1. Publié pour la première fois en version française dans la revue Europe, août-septembre 2003, p. 128. 
2Ingeborg Bachmann, Werke, herausgegeben von Christine Koschel, Inge von Weidenbaum, Clemens Münster, München Zürich, Piper Verlag, 1978, 4 tomes. 
3. Cf. Françoise Rétif, Ingeborg Bachmann, Paris, Belin, collection « Voix allemandes », 2008. 
4Herzzeit Ingeborg Bachmann – Paul Celan. Der Briefwechsel, Mit den Briefwechseln zwischen Paul Celan und Max Frisch sowie zwischen Ingeborg Bachmann und Gisèle Celan-Lestrange, herausgegeben und kommentiert von Bertrand Badiou, Hans Höller, Andrea Stoll und Barbara Wiedemann, Frankfurt am Main, Suhrkamp, 2008, 404 p. 
5Cf. par exemple la traduction d’un extrait de l’ouvrage de Sigrid Weigel dans : Europe, op. cit., p. 84-104. 

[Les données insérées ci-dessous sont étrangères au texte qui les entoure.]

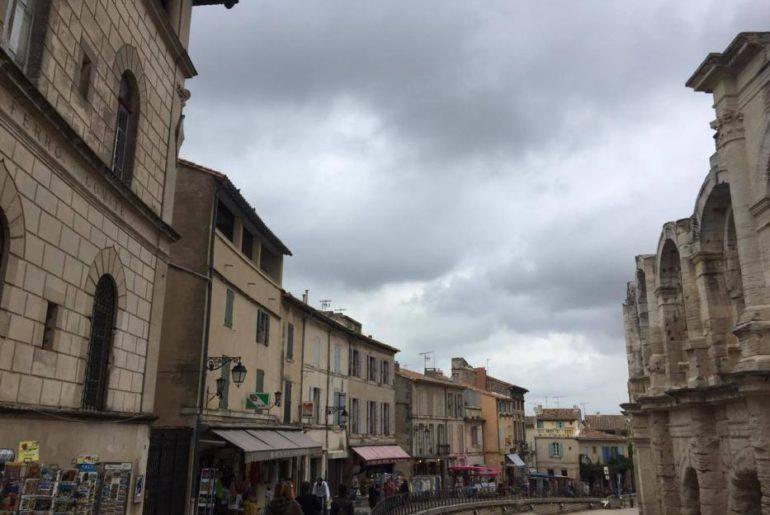 Girando intorno all'Anfiteatro di Arles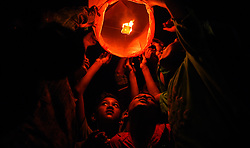 November 3, 2018 - Kolkata, WEST BENGAL, India - Woman Times organised Sky Lantern Festival on the occasion of Diwali Celebration with some Children from economically challenged background. (Credit Image: © Avishek Das/Pacific Press via ZUMA Wire)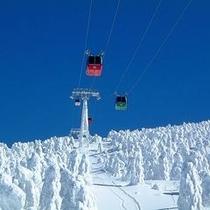 【ゲレンデ間のアクセスも抜群!】ロープウェイを乗り継いで樹氷エリアへ♪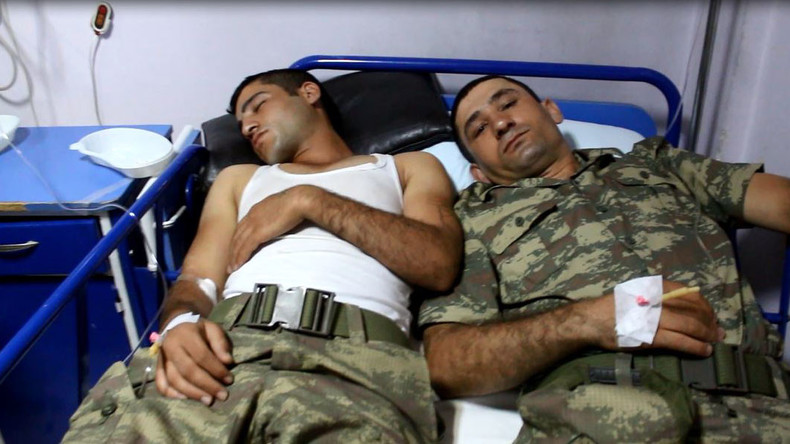 Hunderte türkische Soldaten erleiden Lebensmittelvergiftung in Kaserne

6Cf. F. Rétif, « Bachmann, Celan et le mythe d’Orphée », in : Europe, op. cit. , p. 104-128. 
7On n’est qu’au début d’une recherche et enquête qui sera longue. L’ensemble présenté ici ne prétend pas être exhaustif ni rigoureusement scientifique, ne serait que parce que de nombreux textes en prose d’Ingeborg Bachmann entrent également en dialogue avec Paul Celan. 
8Herzzeit, op. cit., p. 63. 
9Il est peu probable que Ingeborg Bachmann ait avoué à Paul Celan que son père s’était engagé dans le parti national-socialiste, comme l’a révélé très récemment la monographie de Hans Höller. 
10. Herzzeit, op. cit., p. 77. Traduction F.R. 
11. Herzzeit, op. cit., p. 64. Traduction F.R.